Dass dies nicht zutrifft, wurde in dem Artikel klar aufgezeigt. Recherchen der SZ hatten vielmehr ergeben, dass Martin-Amorbach wohl zu den Lieblingsmalern von Hitler gehörte, selbst nationalsozialistische Ideale repräsentierte und während der NS-Zeit Karriere machte.

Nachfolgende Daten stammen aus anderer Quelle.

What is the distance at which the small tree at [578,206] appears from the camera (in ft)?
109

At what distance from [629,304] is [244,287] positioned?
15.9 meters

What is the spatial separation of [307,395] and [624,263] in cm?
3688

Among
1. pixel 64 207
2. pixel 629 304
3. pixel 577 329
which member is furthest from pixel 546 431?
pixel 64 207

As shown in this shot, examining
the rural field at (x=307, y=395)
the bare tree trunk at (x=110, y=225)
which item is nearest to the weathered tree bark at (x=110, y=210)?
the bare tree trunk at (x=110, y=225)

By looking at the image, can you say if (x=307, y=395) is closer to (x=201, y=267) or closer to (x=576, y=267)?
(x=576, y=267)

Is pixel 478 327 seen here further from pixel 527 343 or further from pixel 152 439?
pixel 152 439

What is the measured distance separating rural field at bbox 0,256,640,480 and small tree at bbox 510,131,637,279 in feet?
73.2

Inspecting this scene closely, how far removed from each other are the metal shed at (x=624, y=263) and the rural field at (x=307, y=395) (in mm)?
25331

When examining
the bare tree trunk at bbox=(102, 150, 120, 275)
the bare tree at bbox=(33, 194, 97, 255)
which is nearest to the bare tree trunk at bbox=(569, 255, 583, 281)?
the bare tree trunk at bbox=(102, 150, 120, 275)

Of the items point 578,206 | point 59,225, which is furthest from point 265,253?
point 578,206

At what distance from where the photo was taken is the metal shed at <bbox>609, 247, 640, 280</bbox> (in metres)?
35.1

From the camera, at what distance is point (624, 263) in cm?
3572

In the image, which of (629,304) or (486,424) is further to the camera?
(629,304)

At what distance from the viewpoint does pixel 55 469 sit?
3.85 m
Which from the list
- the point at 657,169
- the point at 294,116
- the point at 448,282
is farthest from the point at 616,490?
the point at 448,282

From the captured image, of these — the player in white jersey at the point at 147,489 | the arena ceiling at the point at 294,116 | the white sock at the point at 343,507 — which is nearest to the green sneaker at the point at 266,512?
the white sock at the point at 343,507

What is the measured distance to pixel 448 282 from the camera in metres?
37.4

Amorbach mit NS-Vergangenheit

Agnes Krumwiede umreißt es so: „Oskar Martin-Amorbach war ein Profiteur des NS-Regimes und prominenter Vertreter der NS-Propagandakunst. Vom Nationalsozialismus hat er sich Zeit seines Lebens nicht öffentlich distanziert, seine NSDAP-Mitgliedschaft hat er laut SZ-Recherchen sogar vor seiner Familie geheim gehalten. Viele Werke von Martin-Amorbach aus der Zeit des Nationalsozialismus, teils mit eindeutigen Motiven der NS-Ideologie, sind unkommentiert im öffentlichen Raum unserer Stadt zu sehen. Dies ist nicht länger hinnehmbar.“

Grüne Stadtratsfraktion beantragt Kontextualisierung durch Hinweistafeln

Die Grüne Stadtratsfraktion hat heute zusammen mit der Stadtratsgruppe der ÖDP beantragt, neben den Werken von Martin-Amorbach Texttafeln anzubringen, die auf die Entstehung des Werkes und die Biographie des Künstlers hinweisen und damit das jeweilige Kunstwerk historisch einordnen.

Der Antrag im Wortlaut

Stadt Ingolstadt
Herrn Oberbürgermeister
Dr. Michael Kern
Rathaus
85049 Ingolstadt

Ingolstadt, 14. Oktober 2025

Kontextualisierung von Werken des NS-Propaganda-Malers

Oskar Martin-Amorbach in Ingolstadt

Sehr geehrter Herr Oberbürgermeister,

am 23. September 2025 erschien in der Süddeutschen Zeitung ein bemerkenswerter Artikel über den NS-Künstler Oskar Martin-Amorbach (1897–1987). Werke dieses Malers sind in Ingolstadt zahlreich vertreten – entstanden sind sie allesamt während der Zeit des Nationalsozialismus: das Auferstehungsfresko und „Totentanz“ in der Aussegnungshalle am Westfriedhof Ingolstadt (1934), das Treppenhausgemälde „Einzug des Petrus Canisius in die Universität Ingolstadt“ in der Hohen Schule Ingolstadt (1936), das Deckenfresko in der Klosterkirche St. Johann im Ingolstädter Kloster Gnadenthal (1936), ein Mosaikentwurf für die Spitalkirche Ingolstadt (1939), das Erkerfresko für die Sparkasse Ingolstadt in der Schillerstraße (1941).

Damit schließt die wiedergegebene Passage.